Price cycles are inevitable; the good producers thrive and expand while the bad crash and burn after the highs retract. Land management that enables cow herd expansion can be a conundrum, due to time for establishment of perennials, lack of infrastructure on cropland, leased land with short rental agreements, and more. But, what if we could run short-term grazing scenarios that alleviated those same concerns?
Lower cash prices for commodity grains, coupled with higher fat and feeder cattle prices, opens the opportunity to run grazing scenarios of productive cropland. So, lets take a look at how to map this out through a crop rotation and put the budgets together so it stays profitable. We’ll focus on annual grazing systems to ensure the fastest establishing, highest yield option that doesn’t tie up land if prices change fast.
Let’s focus on 2024. Start by planting a cool season annual grazing mix, along with a separate warm season annual mix in the same field. This separation of fields allows you to maintain quality grazing throughout the season. If you planted the entire intended grazing acres to all cool season species and rotated through it, the last paddock would either be too mature, or you would have to start on the first paddock too early and forfeit yield.
The cool season mix should contain cereal grains such as forage oats, forage barley, and triticale. I recommend planting them all, to hedge maturities and environmental conditions. Along with the grass, I’d incorporate a legume such as forage peas and lentils. These are two of the highest yielding annual legumes that will generate nitrogen.
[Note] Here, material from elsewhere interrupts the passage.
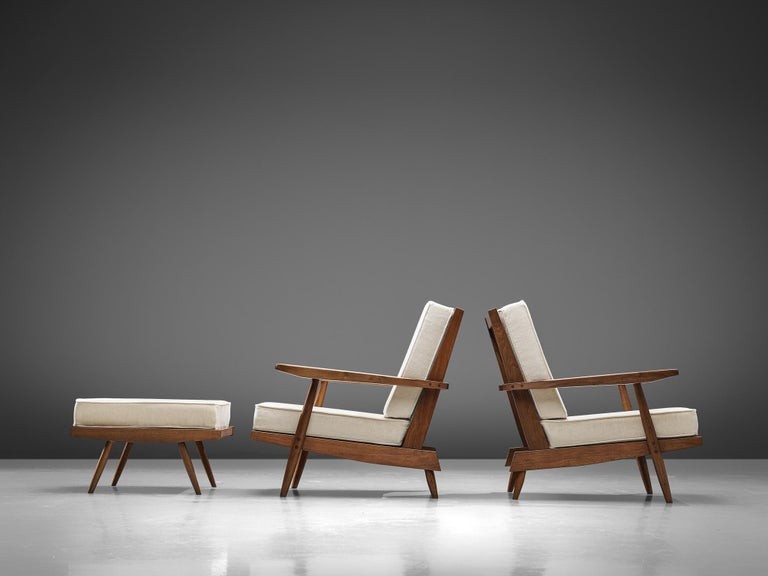 George Nakashima Spindleback Armchairs with Ottoman In Good Condition For Sale In Waalwijk, NL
The final cocktail ingredient should be fast establishing spring brassicas such as forage rape, kale or swede. The warm season mix planted on the other half of the field will cover the summer slump and carry grazing into the fall. This should consist of millet and BMR sorghum-sudan grass hybrids, warm season legumes like cow peas and dry beans, and brassicas with bulbs that grow into the fall such as turnips and collards.
Potential yield from these mixes will be 6-8 ton as feed, so we’ll figure on 14,000 lbs. When grazing, the utilization rate is usually around 60%. This leaves 8,400 lbs of forage consumed. Let’s plan on grazing cow/calf pairs with a total average weight of 1,600 lbs that eats 2.5% of that weight. That equals a total of 40 lbs consumed. If there are 40 pairs, they’ll need 1,600 lbs per day, which means they can eat on that 8,400 lbs produced for 5.25 days. The value to graze a pair is at least $3.00/pair/day. 40 pairs at $3.00 for 5.25 days/acre means a gross value of $630/acre. With expenses of rent, fertilizer, seed, planting, and fencing – my figures show a total of less than $400/acre.
The best part of this system is that 40% of what grew is still out on the field. The nutrient value and carbon increase is what builds soil health to increase yield of cash crops when they return to the rotation. And don’t forget, there are numerous carbon inset programs paying producers to plant a cover crop and incorporate more grazing. Though not for everyone, these are easily awarded dollars for doing simple practices with minimal red tape.
If you are striving to expand your cow herd but are limited by perennial pastureland, don’t forget that cropland is grazable. These grazing systems have a high reward when calf prices are high, and a long-term reward for your land and soil.